For many who feel the call to tithe, the question can arise: should you tithe on your tax refund? In short, this depends on your personal beliefs and potentially your church’s policy. If you’ve tithed throughout the year, your tax return is based on income you’ve already tithed on.

Do I tithe before or after taxes?

Ultimately, whether to tithe before or after taxes is up to you and your family. However, to better understand the right path for you, let’s break down what it means to tithe before or after taxes.   
If you tithe before taxes, you’re tithing from your gross income or pretax money. If you’re tithing after taxes, you’re tithing from your net or post-tax income. So, tithing before taxes typically means making a slightly larger contribution than tithing after taxes. 

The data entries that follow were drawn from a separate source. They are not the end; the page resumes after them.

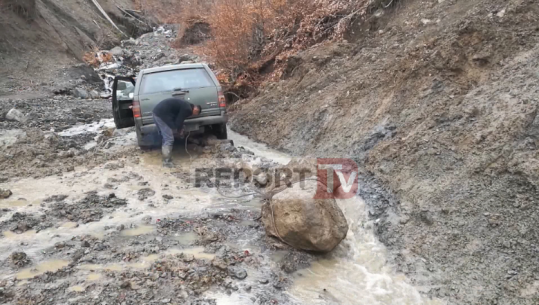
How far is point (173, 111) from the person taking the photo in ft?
23.5

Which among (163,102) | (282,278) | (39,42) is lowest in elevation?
(282,278)

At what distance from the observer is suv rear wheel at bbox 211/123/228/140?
8344 millimetres

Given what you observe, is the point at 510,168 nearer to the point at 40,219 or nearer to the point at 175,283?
the point at 175,283

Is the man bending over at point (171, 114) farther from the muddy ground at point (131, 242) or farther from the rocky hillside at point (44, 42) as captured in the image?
the rocky hillside at point (44, 42)

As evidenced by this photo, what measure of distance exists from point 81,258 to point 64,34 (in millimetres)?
19731

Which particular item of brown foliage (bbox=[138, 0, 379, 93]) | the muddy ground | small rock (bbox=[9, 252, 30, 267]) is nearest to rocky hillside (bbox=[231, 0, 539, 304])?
the muddy ground

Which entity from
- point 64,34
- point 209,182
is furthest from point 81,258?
point 64,34

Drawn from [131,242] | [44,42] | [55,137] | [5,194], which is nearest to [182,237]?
[131,242]

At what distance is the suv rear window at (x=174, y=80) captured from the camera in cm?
759

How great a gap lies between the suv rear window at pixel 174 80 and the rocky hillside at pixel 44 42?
837 cm

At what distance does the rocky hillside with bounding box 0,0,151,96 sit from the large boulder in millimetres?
12388

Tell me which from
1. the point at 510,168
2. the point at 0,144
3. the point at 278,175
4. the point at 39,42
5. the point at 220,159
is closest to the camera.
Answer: the point at 510,168

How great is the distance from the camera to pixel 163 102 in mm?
7102

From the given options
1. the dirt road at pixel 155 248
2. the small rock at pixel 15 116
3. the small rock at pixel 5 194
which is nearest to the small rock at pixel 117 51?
the small rock at pixel 15 116
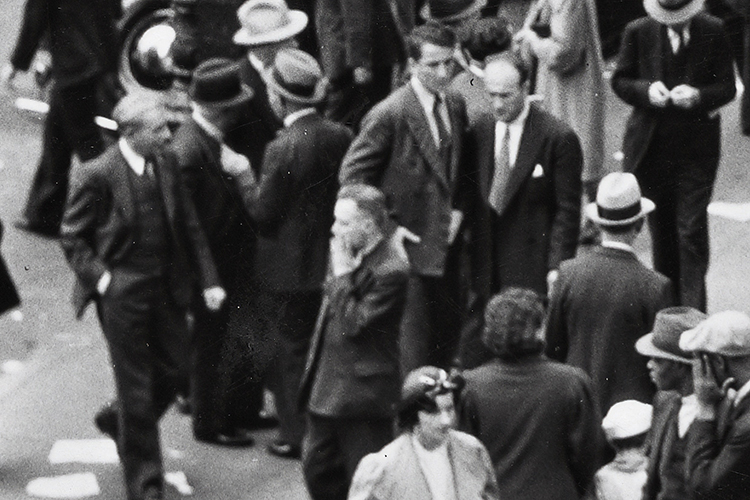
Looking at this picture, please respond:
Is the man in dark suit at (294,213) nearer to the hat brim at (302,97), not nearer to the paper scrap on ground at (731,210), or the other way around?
the hat brim at (302,97)

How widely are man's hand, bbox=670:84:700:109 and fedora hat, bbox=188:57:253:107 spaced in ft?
7.78

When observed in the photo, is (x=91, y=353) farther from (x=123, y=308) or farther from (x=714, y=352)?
(x=714, y=352)

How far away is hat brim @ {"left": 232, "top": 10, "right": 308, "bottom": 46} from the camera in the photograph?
486 inches

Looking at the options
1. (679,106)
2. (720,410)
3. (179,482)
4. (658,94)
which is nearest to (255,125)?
(179,482)

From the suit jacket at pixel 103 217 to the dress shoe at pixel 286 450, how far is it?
4.18 ft

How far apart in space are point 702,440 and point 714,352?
0.35 metres

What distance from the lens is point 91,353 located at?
12547mm

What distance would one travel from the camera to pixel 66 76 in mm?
13711

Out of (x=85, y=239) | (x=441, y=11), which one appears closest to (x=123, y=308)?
(x=85, y=239)

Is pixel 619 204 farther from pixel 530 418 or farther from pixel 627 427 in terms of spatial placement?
pixel 530 418

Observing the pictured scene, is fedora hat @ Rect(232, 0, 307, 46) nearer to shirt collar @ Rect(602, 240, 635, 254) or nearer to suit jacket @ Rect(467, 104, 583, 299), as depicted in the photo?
suit jacket @ Rect(467, 104, 583, 299)

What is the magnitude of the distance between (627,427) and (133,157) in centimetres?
293

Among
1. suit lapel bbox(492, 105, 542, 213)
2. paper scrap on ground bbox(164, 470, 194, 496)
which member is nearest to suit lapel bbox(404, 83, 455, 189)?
suit lapel bbox(492, 105, 542, 213)

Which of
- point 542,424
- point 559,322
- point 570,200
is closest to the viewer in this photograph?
point 542,424
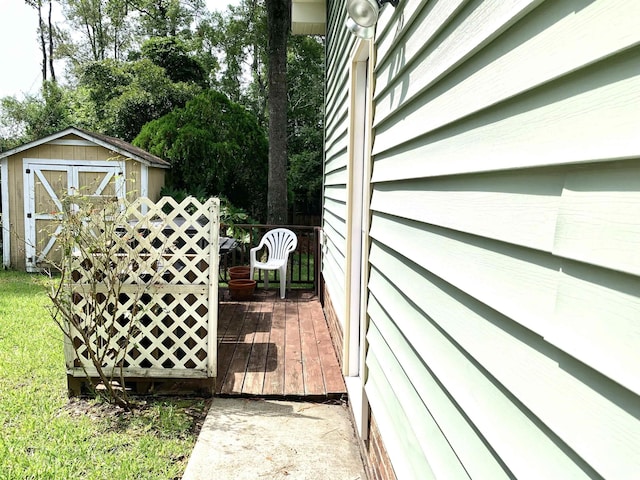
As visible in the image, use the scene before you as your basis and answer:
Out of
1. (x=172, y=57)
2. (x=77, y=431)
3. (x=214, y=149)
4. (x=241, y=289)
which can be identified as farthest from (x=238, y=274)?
(x=172, y=57)

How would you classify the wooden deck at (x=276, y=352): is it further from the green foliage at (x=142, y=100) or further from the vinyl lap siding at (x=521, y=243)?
the green foliage at (x=142, y=100)

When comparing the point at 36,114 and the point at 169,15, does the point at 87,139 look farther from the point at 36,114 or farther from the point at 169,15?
the point at 169,15

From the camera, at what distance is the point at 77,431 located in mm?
3014

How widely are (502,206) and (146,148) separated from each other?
12.0 meters

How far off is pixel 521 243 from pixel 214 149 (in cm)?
1108

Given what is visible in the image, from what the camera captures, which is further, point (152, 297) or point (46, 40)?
point (46, 40)

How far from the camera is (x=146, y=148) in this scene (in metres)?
11.9

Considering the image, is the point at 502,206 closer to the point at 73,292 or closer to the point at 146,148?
the point at 73,292

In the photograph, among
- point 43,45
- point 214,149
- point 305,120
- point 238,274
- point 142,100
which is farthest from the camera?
point 43,45

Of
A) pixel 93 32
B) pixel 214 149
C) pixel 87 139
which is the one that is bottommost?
pixel 87 139

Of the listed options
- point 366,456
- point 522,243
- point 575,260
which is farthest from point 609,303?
point 366,456

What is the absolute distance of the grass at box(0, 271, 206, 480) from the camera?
103 inches

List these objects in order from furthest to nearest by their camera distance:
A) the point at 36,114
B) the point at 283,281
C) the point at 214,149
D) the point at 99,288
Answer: the point at 36,114 → the point at 214,149 → the point at 283,281 → the point at 99,288

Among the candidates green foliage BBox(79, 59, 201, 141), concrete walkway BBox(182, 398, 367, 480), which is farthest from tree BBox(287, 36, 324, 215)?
concrete walkway BBox(182, 398, 367, 480)
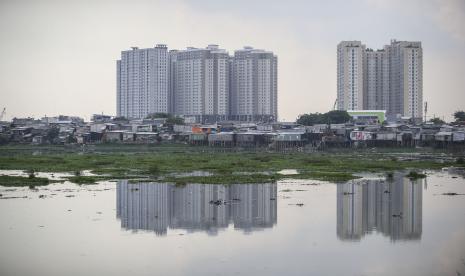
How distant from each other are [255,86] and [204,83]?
11.9 m

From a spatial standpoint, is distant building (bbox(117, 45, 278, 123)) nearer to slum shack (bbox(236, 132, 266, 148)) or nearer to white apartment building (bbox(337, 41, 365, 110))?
white apartment building (bbox(337, 41, 365, 110))

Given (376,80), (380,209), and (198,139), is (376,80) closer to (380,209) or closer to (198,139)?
(198,139)

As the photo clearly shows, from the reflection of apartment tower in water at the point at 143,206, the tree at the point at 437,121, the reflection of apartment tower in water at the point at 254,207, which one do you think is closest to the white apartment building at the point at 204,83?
the tree at the point at 437,121

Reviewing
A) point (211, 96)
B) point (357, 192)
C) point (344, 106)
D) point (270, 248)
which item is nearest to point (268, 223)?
point (270, 248)

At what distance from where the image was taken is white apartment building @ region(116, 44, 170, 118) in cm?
14950

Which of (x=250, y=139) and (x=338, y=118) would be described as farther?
(x=338, y=118)

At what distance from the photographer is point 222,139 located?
98.2m

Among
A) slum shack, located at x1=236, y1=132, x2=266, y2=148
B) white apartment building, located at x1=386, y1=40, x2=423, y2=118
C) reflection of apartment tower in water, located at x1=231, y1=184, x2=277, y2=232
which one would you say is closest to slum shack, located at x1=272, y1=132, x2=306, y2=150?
slum shack, located at x1=236, y1=132, x2=266, y2=148

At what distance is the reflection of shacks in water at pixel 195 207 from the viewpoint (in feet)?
80.7

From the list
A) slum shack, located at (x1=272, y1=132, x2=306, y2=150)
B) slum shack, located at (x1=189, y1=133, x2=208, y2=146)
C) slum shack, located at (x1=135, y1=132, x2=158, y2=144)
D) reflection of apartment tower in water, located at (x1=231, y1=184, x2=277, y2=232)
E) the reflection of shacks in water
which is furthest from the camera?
slum shack, located at (x1=135, y1=132, x2=158, y2=144)

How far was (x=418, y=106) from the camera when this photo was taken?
13850 centimetres

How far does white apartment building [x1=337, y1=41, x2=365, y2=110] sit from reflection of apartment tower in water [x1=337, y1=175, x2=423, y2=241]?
321 feet

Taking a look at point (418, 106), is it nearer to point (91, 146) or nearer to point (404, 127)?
point (404, 127)

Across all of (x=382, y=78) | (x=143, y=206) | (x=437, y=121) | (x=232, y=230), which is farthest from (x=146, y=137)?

Do churches pay taxes on tithes?

As 501(c)(3) organizations, churches have specific tax rules on what they do and don’t have to pay taxes on. Churches are completely tax-exempt as organizations if they follow the IRS’s rules, so churches should rarely have to report tithes for tax purposes. Generally, these rules are: don’t be political and don’t use your income to lobby. While churches don’t have to report donations, donors can report their contributions to get tax breaks.


Did we answer the question are church donations tax deductible? We hope so! It’s important to be a good steward of your finances. If you’re still unsure, consider talking with head of financial of your church to get a better understanding. And if you don’t feel confident in your taxes this season, consider working with an accountant who’s job it is to make our lives easier.